Brigadier Silva’s little-known exploits included the coordination of the Long Range Reconnaissance Patrol, which carried out most complex and dangerous military operations when he was a Lieutenant Colonel.

Silva was the ground commander for the Mavil Aru, Sampoor, Manirasakulam and then the famous Vakarai Operations.

He became a major threat to the Liberation Tigers of Tamil Eelam (LTTE) during the Sri Lankan Civil War because he was in command of the Army’s elite Brigade Special Forces, who were successful in assassinating several high-level commanders of the LTTE in LTTE-held territory.

The 55 Division under the command of Brigadier Prasanna De Silva marched more than 100 km, linking up with the Wanni front at Elephant Pass to reopen the A-9 road and clear the Sea Tigers bases covering the Eastern Coastal line from Nagar Kovil to Mullaitivu.

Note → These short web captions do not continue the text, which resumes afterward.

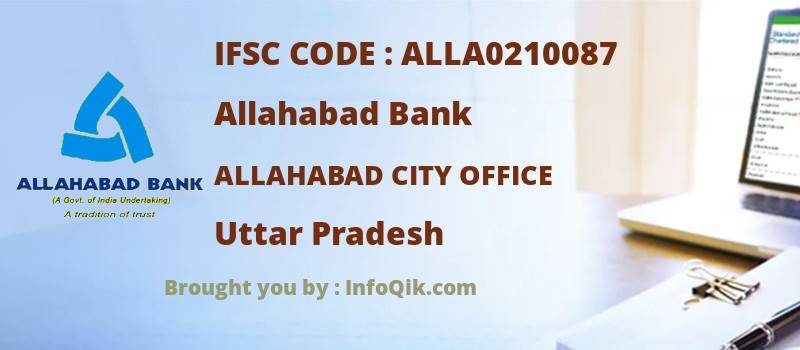 Allahabad Bank Allahabad City Office, Uttar Pradesh - IFSC Code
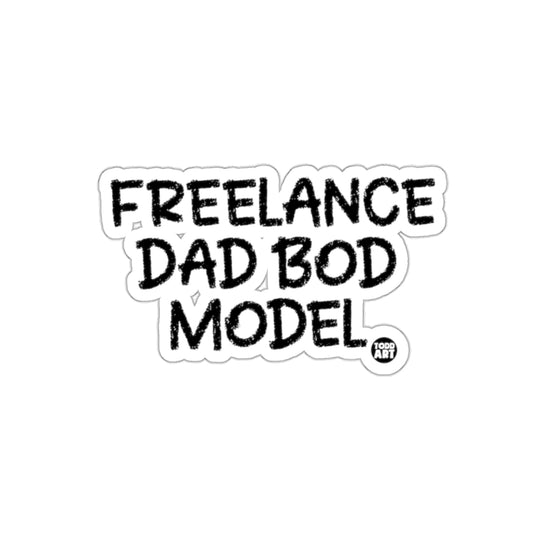 Freelance Dad Bod Model Sticker for Laptops and Cars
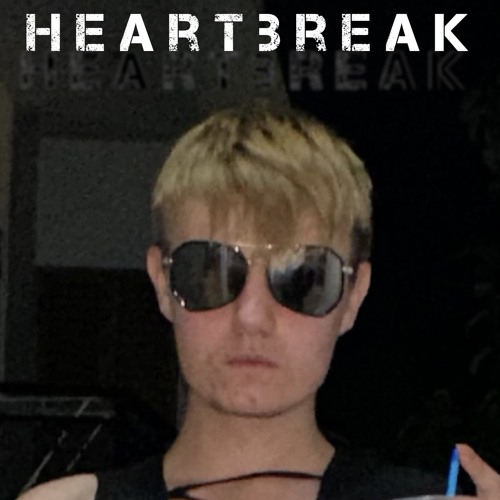 HEARTBREAK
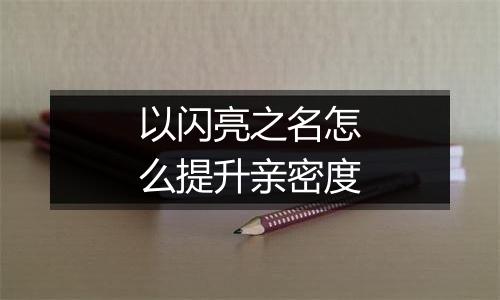 以闪亮之名怎么提升亲密度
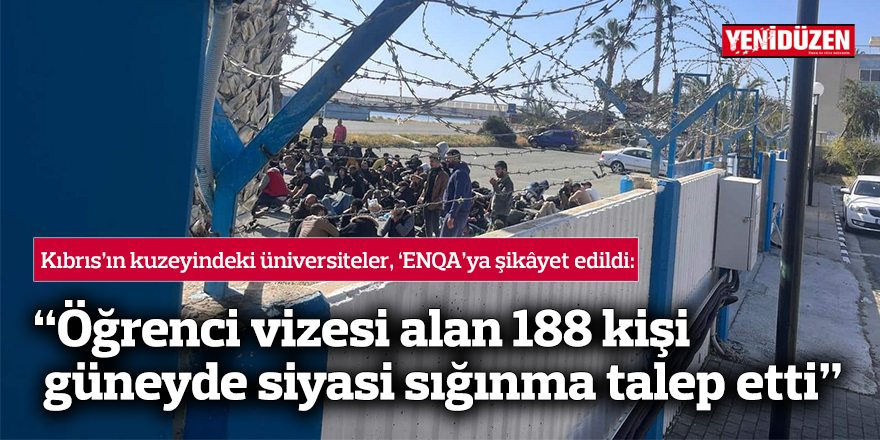 “Kuzeydeki üniversitelerden öğrenci vizesi alan 188 kişi güneyde siyasi sığınma talep etti”
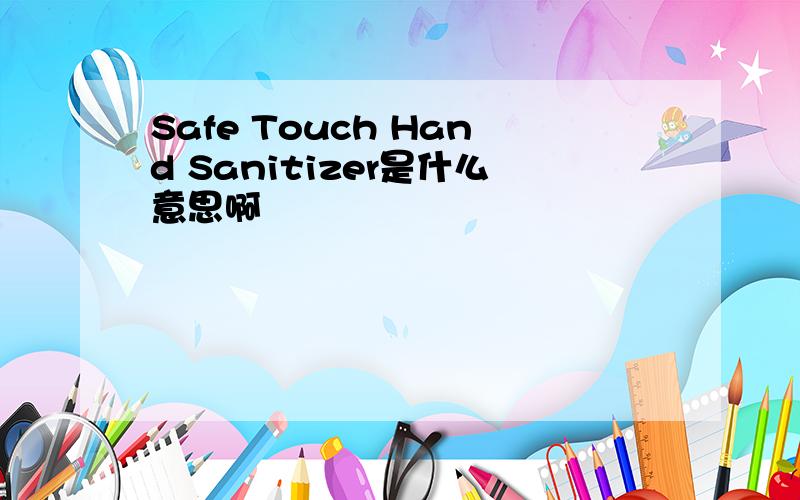 Safe Touch Hand Sanitizer是什么意思啊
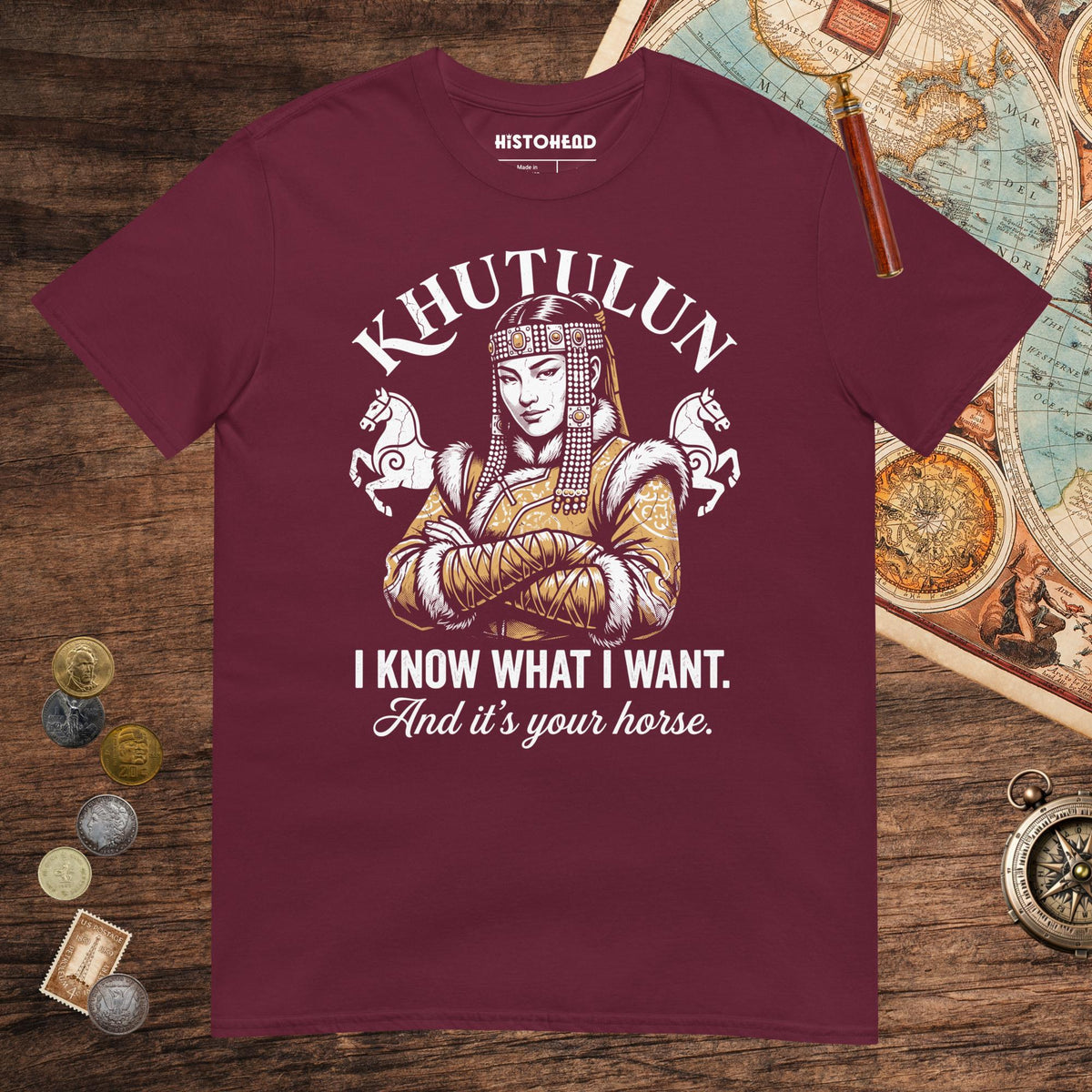 Maroon Khutulun I Know What I Want And It's Your Horse Tee - history buff gift by HistoHead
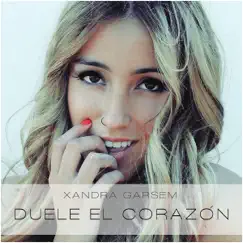 Duele el corazón - Single by Xandra Garsem album reviews, ratings, credits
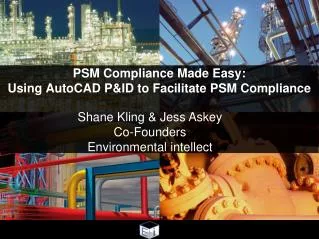 PSM Compliance Made Easy: Using AutoCAD P&amp;ID to Facilitate PSM Compliance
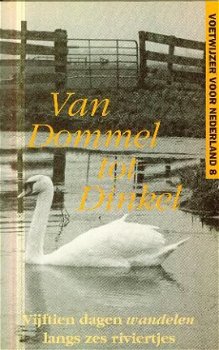 Van Dommel tot Dinkel. Vijftien dagen wandelen - 1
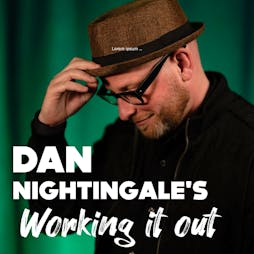 Dan Nightingale's 'Working It Out' - The Jacaranda - 7.30pm Show Tickets | Phase One Liverpool  | Wed 23rd August 2023 Lineup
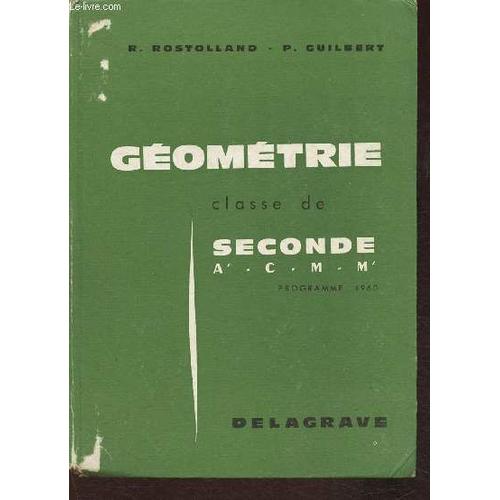 Géométrie Classe De Seconde A , C, M, M (Programmes 1960)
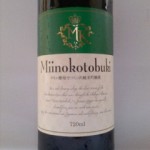 Ｍｉｉｎｏｋｏｔｏｂｕｋｉ ワイン酵母でつくった純米吟醸酒（偽装）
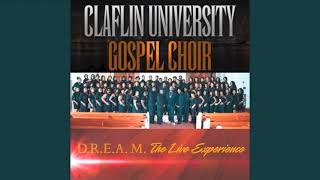 The Lifter  Claflin University Gospel Choir [upl. by Htaeh]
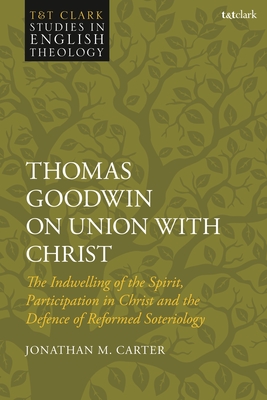 Thomas Goodwin on Union with Christ: The Indwelling of the Spirit, Participation in Christ and the Defence of Reformed Soteriology - Carter, Jonathan M, and Higton, Mike (Editor), and Kilby, Karen (Editor)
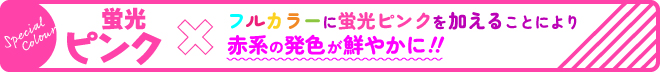 蛍光ピンク フルカラーに蛍光ピンクを加えることにより赤色の発色が鮮やかに！！
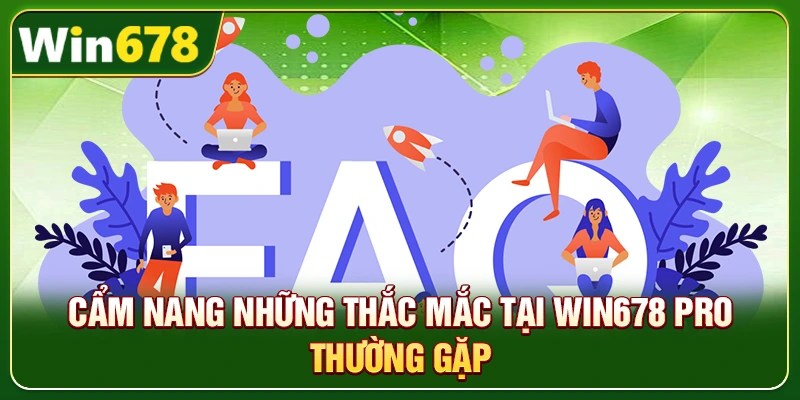 WIN678 | Đường Link Chính Chủ T10/2026, Đăng Ký Nhận +678K 12 Cẩm nang những thắc mắc tại Win678 pro thường gặp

After the war, de Silva served as defence attaché to the Sri Lankan Embassy in London, UK. In 2012, the Global Tank Forum took legal action and presented a dossier on de Silva to the British Foreign and Commonwealth Office (FCO), including accusations of war crimes. However, he completed the routine transfer back to Sri Lanka.

== Family ==
He is married to Dinithi De Silva, who is a former air hostess at SriLankan Airlines, and they have two daughters, Yohani De Silva and Shavindri De Silva.